In [2]:
data = """
Census data will be available early as the ensuing Census will be the first digital Census in the country, Census India 2027, the official handle of Registrar General and Census Commissioner of India (RGI and CCI) posted on X on Monday (July 7, 2025). 

The first digital Census and will be conducted in two phases and “for the first time technology will be used to collect data and send it electronically to the central server” and “this will result in early availability of Census data,” RGI said. In the previous Census, it took at least 2-3 years for primary data to be available. 

Data will be collected using Mobile Apps (both Android & iOS) in English, Hindi and regional languages. Enumerators/Supervisors will use their own mobile device for data collection.” 

All States have been asked to appoint nodal officers for Population Census 2027 and residents will be able to self-enumerate in both the phases of the ensuing exercise, the RGI said.

"""

prompt = f"Summarize the text-\n {data}"

## Text Summarization Using bart-large-cnn
- The tokenizer converts raw text into token IDs (numerical representations) that the model can understand.
- BartForConditionalGeneration is an encoder-decoder architecture designed for sequence-to-sequence tasks like summarization, translation, and text generation.

In [3]:
from langchain_huggingface.llms import HuggingFacePipeline
from transformers import BartForConditionalGeneration, BartTokenizer, pipeline

model_name = "facebook/bart-large-cnn"
tokenizer = BartTokenizer.from_pretrained(model_name)
model = BartForConditionalGeneration.from_pretrained(model_name)

# Create a Hugging Face pipeline with your loaded model and tokenizer
pipe = pipeline(
    "summarization",
    model=model,
    tokenizer=tokenizer,
    max_new_tokens=1000
)

# Wrap the pipeline with LangChain’s HuggingFacePipeline
llm = HuggingFacePipeline(pipeline=pipe)

  from .autonotebook import tqdm as notebook_tqdm
Device set to use mps:0


In [5]:
response = llm.invoke(prompt)
print(response)

Census India 2027 will be the first digital Census in the country. Data will be collected using Mobile Apps (both Android & iOS) in English, Hindi and regional languages. Enumerators/Supervisors will use their own mobile device for data collection.
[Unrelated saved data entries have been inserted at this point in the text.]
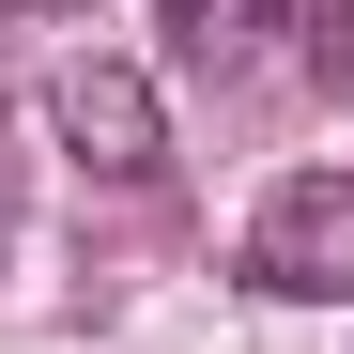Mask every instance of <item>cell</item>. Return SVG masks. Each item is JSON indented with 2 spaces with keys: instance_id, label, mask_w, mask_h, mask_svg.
<instances>
[{
  "instance_id": "obj_1",
  "label": "cell",
  "mask_w": 354,
  "mask_h": 354,
  "mask_svg": "<svg viewBox=\"0 0 354 354\" xmlns=\"http://www.w3.org/2000/svg\"><path fill=\"white\" fill-rule=\"evenodd\" d=\"M247 292H277V308H354V169H292L247 216Z\"/></svg>"
},
{
  "instance_id": "obj_2",
  "label": "cell",
  "mask_w": 354,
  "mask_h": 354,
  "mask_svg": "<svg viewBox=\"0 0 354 354\" xmlns=\"http://www.w3.org/2000/svg\"><path fill=\"white\" fill-rule=\"evenodd\" d=\"M46 124H62V154L93 169V185H154V169H169V108H154L139 62H93V46H77V62L46 77Z\"/></svg>"
},
{
  "instance_id": "obj_3",
  "label": "cell",
  "mask_w": 354,
  "mask_h": 354,
  "mask_svg": "<svg viewBox=\"0 0 354 354\" xmlns=\"http://www.w3.org/2000/svg\"><path fill=\"white\" fill-rule=\"evenodd\" d=\"M262 16H277V0H169V31H185L201 77H247L262 62Z\"/></svg>"
},
{
  "instance_id": "obj_4",
  "label": "cell",
  "mask_w": 354,
  "mask_h": 354,
  "mask_svg": "<svg viewBox=\"0 0 354 354\" xmlns=\"http://www.w3.org/2000/svg\"><path fill=\"white\" fill-rule=\"evenodd\" d=\"M308 62H324V77L354 93V0H308Z\"/></svg>"
}]
</instances>
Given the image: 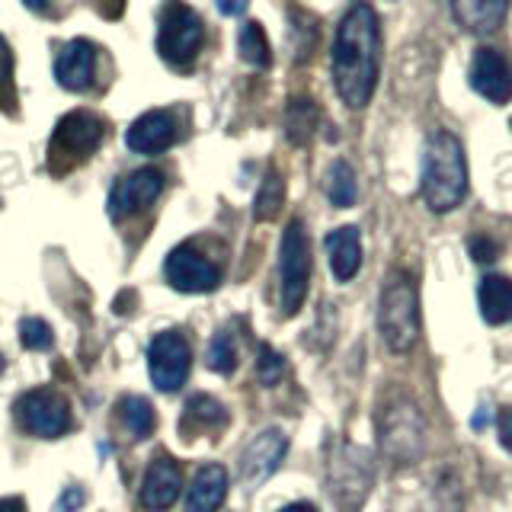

All States have been asked to appoint nodal officers for Population Census 2027.


## Text Summarization Using bart-large-cnn (Without Pipeline)
- num_beams is the beam width — the number of candidate sequences the model keeps track of during generation.
- Instead of greedily choosing the single best token at each step (called greedy search), beam search keeps the top num_beams best partial sequences ("beams") and expands each of them at every step.
- Greedy search (beam width = 1) can miss better sequences because it only picks the locally best token.

In [16]:
from transformers import BartTokenizer, BartForConditionalGeneration

# Download and load the model weights and tokenizer into memory. 
tokenizer = BartTokenizer.from_pretrained("facebook/bart-large-cnn")
model = BartForConditionalGeneration.from_pretrained("facebook/bart-large-cnn")

inputs = tokenizer(prompt, return_tensors="pt", max_length=1024, truncation=True)  # This generates input_ids
summary_ids = model.generate(inputs['input_ids'], num_beams=4, max_length=130, early_stopping=True)
summary = tokenizer.decode(summary_ids[0], skip_special_tokens=True)
print(summary)


Census India 2027 will be the first digital Census in the country. Data will be collected using Mobile Apps (both Android & iOS) in English, Hindi and regional languages. Enumerators/Supervisors will use their own mobile device for data collection. All States have been asked to appoint nodal officers for Population Census 2027.